» Document text:
════

Critically blasted on its release, Pornography ranks as one of rock's darkest and most depressing downers. Trouser Press reluctantly recommended it, though "not for the suicide-prone." Driven by a drum sound that eschewed crashing cymbals in favor of a sinister thud, Pornography plodded and pounded along to some of Smith's most disturbing material. The lyrics are surreal and ominous -- in interviews, Smith has admitted that LSD played a large part of the chaos reflected here. The first song, "One Hundred Years," opens with the classic line, "It doesn't matter if we all die."

Thankfully, Pornography in the flesh shakes off the squalor and spreads into a majestic brute. Only Smith and bassist Simon Gallup were around for the making of this milestone; yet all the band members tear into the songs as if they've thought about nothing else for 20 years. After the stately synthesizer chill of "Cold" and the frightening title track, Smith tells the audience, "See you in seven years!"

The long, loping love songs of Disintegration represent the Cure's creative pinnacle. (Remember when Smith guested on South Park and Stan gushed it was the "best album ever"?) Defining densely dramatic arena rock sans the stereotypical trappings -- in High-Definition Video and Dolby 5.1 Surround Sound, no less -- Disintegration is hard to beat. Unfortunately, the second of this two-disc set is a letdown. The majority of Bloodflowers' songs sound like second cousins of Disintegration's "Pictures of You," and the interview segment tacked on the end feels rehearsed and rote.


In contrast to the Cure's rock-concert perfectionism, New Order has long been renowned as a difficult live act. The 316 disc begins with the so-called Taras Shevchenko performance, recorded in New York City in 1981. Less than a year after the suicide of singer Ian Curtis -- which of course changed Joy Division into New Order -- the band was in the unenviable position of playing surrogate for something never seen. With new member Gillian Gilbert on guitar and keyboards, the members performed frozen in place, never acknowledging the audience or one another. Shaky singing from Barney Sumner (especially on the rudimentary version of "Temptation," then the band's newest tune) and a sullen demeanor distinguished New Order at the time. Despite flawless sound, this show documents those attributes well. The band's reputation also included acting defensive and prickly during interviews.

Eighteen years later (!), those myths are laid to rest with the film of the band's 1998 Reading Festival show in front of 50,000 fans. Cruising through their catalog with unanticipated vitality, Sumner and bassist Peter Hook are gregarious to the point of buffoonery. They're also old, wealthy, and wise enough not to turn their backs on their own past. The candid interview segments include remarkably poignant moments, like Hook's facial expression as he discusses the fact that it's been 20 years since Curtis' death. Sumner even explains the band's decision to lift its self-imposed sanction on performing Joy Division songs: "It's like disregarding your inheritance. We're very proud of those songs."

511, as its title indicates, contains five songs from the Joy Division days and 11 New Order tunes, all recorded during a show last summer in London's Finsbury Park. Though haggard, Sumner sports the same haircut he's always had, but his newfound conviviality is disarming. That good humor seems slightly at odds with the seriousness of some of the material -- Joy Division's somber "Atmosphere" doesn't easily lend itself to Sumner's embarrassing dancing. Despite the old songs they evidently roll out time and time again ("Ceremony," "Temptation," and "Blue Monday,"), band members are quite obviously overjoyed to be playing them. And how can that ruin the mystique?

════

» Provided records:
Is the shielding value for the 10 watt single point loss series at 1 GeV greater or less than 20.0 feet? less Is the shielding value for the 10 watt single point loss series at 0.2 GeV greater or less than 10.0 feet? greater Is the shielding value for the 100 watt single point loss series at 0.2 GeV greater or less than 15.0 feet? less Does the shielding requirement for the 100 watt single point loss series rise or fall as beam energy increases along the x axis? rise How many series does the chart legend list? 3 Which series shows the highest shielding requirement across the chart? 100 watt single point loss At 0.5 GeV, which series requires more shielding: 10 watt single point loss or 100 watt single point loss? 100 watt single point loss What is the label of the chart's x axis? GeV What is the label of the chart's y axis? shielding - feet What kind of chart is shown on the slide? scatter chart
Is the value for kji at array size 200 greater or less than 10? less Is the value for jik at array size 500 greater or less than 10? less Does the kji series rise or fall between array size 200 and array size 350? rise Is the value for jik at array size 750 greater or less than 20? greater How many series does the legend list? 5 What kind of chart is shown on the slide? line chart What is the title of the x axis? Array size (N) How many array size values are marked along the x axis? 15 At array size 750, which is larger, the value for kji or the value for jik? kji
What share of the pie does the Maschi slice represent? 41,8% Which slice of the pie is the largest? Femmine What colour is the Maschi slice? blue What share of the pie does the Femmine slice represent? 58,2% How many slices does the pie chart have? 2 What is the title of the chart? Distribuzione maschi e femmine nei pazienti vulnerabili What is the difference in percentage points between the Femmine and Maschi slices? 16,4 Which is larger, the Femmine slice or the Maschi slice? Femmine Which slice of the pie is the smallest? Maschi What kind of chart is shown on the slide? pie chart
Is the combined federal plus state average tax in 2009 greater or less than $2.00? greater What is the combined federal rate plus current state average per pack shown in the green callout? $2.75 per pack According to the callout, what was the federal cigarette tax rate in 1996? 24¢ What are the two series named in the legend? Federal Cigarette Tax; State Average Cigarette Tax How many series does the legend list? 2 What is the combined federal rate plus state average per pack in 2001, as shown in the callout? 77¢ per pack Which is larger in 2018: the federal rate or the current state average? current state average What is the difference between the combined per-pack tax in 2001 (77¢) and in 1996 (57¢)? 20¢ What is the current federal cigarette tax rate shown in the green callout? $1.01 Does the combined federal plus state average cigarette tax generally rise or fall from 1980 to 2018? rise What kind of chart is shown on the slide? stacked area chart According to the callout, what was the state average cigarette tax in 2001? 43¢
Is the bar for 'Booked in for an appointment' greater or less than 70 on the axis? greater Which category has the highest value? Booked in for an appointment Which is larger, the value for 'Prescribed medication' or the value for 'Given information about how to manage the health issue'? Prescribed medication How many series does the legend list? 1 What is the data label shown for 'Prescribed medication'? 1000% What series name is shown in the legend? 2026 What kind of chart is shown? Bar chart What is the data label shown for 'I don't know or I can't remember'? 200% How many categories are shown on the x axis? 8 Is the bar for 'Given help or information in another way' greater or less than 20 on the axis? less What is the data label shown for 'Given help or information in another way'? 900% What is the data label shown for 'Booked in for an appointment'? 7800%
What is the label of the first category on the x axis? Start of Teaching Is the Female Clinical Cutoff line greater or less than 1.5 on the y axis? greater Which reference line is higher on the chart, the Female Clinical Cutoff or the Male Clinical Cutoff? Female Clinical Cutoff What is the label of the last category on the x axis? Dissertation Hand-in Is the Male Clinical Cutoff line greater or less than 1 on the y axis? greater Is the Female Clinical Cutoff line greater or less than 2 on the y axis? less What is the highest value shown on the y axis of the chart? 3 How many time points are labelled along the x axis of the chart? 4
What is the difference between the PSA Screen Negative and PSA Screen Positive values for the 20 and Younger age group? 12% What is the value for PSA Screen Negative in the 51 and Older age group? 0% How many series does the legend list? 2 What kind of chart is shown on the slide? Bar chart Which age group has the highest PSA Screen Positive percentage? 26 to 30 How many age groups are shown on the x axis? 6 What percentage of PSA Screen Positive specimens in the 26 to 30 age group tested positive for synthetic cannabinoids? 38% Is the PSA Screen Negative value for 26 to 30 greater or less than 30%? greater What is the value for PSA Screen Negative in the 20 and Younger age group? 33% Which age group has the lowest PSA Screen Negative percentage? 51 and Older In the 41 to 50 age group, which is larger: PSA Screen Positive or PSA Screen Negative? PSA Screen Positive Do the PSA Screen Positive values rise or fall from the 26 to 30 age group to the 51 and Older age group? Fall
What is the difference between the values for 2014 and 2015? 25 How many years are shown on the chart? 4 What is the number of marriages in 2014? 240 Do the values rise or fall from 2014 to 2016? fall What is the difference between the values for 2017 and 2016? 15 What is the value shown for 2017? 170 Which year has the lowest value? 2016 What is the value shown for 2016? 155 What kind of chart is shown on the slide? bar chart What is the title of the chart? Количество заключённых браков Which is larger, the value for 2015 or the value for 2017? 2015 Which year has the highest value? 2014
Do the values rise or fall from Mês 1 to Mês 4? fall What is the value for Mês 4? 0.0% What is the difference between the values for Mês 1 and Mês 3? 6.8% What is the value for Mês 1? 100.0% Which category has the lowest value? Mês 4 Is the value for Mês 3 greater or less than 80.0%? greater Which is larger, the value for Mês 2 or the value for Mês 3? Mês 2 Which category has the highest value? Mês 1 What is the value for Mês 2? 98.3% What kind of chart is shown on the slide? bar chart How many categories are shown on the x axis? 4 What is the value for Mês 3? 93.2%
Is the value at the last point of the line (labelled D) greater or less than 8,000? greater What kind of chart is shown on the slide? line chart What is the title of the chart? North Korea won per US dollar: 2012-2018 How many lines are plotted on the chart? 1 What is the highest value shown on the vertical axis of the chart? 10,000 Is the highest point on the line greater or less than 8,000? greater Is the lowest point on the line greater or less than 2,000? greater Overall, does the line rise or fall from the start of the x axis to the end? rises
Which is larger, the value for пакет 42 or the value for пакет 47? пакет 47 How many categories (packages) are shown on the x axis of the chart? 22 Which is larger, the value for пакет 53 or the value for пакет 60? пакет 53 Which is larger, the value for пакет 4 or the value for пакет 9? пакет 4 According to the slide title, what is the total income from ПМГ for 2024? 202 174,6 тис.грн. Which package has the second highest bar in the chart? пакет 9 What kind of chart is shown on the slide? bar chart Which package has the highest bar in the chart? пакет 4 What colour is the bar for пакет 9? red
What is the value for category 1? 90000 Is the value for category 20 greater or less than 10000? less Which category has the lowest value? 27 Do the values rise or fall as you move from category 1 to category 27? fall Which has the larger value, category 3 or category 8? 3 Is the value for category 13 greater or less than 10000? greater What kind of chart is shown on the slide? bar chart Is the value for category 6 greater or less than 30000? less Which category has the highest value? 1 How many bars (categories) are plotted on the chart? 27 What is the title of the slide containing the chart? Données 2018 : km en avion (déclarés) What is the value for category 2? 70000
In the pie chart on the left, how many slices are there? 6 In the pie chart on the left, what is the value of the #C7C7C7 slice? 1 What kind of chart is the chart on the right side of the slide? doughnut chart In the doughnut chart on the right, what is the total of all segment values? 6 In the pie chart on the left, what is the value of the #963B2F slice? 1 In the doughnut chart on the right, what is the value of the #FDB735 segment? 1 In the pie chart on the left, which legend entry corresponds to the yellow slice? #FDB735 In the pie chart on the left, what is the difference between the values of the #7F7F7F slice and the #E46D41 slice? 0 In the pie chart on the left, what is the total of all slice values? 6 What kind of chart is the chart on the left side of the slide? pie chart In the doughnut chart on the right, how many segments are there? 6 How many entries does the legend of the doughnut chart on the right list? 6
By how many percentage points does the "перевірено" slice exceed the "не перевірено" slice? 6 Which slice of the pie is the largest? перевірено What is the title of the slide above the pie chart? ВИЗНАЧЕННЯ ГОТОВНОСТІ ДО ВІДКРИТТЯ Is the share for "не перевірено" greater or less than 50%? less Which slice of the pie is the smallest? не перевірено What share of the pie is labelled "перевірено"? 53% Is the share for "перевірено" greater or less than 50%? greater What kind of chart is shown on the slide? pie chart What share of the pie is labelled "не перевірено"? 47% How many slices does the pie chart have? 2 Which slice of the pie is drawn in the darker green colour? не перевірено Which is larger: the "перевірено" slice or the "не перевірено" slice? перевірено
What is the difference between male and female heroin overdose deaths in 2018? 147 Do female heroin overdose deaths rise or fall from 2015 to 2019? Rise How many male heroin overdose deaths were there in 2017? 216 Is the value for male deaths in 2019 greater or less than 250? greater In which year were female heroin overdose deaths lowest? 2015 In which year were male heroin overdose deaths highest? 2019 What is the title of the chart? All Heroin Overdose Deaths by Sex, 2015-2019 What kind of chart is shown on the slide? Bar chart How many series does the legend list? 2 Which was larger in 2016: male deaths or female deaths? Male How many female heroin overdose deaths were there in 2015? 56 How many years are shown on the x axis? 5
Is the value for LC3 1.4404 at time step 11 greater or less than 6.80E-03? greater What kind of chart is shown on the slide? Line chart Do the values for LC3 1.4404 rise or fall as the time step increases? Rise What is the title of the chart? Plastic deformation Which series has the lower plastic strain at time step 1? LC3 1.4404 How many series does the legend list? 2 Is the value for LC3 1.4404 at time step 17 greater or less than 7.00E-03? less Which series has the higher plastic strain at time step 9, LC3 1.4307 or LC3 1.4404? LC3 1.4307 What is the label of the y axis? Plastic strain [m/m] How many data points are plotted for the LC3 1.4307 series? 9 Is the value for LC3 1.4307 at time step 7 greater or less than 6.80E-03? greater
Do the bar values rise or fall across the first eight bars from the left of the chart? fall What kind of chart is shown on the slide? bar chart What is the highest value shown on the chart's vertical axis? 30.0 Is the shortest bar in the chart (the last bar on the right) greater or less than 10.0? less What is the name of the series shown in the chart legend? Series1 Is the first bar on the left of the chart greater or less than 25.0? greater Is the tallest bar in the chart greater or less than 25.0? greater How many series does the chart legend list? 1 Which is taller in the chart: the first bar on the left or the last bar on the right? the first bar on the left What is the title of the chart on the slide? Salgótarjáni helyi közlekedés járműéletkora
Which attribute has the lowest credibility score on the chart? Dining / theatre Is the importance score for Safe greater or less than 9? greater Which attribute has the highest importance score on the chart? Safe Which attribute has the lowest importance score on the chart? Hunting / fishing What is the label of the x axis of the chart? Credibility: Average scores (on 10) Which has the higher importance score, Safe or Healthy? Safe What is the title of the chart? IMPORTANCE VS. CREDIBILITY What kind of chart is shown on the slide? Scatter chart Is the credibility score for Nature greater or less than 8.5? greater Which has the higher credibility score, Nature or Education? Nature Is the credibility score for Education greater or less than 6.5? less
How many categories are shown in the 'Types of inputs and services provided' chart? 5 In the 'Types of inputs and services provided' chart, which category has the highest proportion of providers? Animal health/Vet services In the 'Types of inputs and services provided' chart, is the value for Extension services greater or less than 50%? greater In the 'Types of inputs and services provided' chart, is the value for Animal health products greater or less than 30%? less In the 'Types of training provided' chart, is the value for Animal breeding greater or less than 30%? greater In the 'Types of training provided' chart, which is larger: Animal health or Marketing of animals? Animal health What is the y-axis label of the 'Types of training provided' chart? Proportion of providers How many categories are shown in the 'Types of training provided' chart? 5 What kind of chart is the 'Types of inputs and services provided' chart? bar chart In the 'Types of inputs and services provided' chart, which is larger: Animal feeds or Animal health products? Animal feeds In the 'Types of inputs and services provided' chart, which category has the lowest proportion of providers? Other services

════

» Prompt: In the concert video review, start at the words "In contrast to" and end after "prickly during interviews.". Write that passage again, swapping every "New Order" for "the band". The listing isn't needed for this work.

» Solution for this task:
In contrast to the Cure's rock-concert perfectionism, the band has long been renowned as a difficult live act. The 316 disc begins with the so-called Taras Shevchenko performance, recorded in New York City in 1981. Less than a year after the suicide of singer Ian Curtis -- which of course changed Joy Division into the band -- the band was in the unenviable position of playing surrogate for something never seen. With new member Gillian Gilbert on guitar and keyboards, the members performed frozen in place, never acknowledging the audience or one another. Shaky singing from Barney Sumner (especially on the rudimentary version of "Temptation," then the band's newest tune) and a sullen demeanor distinguished the band at the time. Despite flawless sound, this show documents those attributes well. The band's reputation also included acting defensive and prickly during interviews.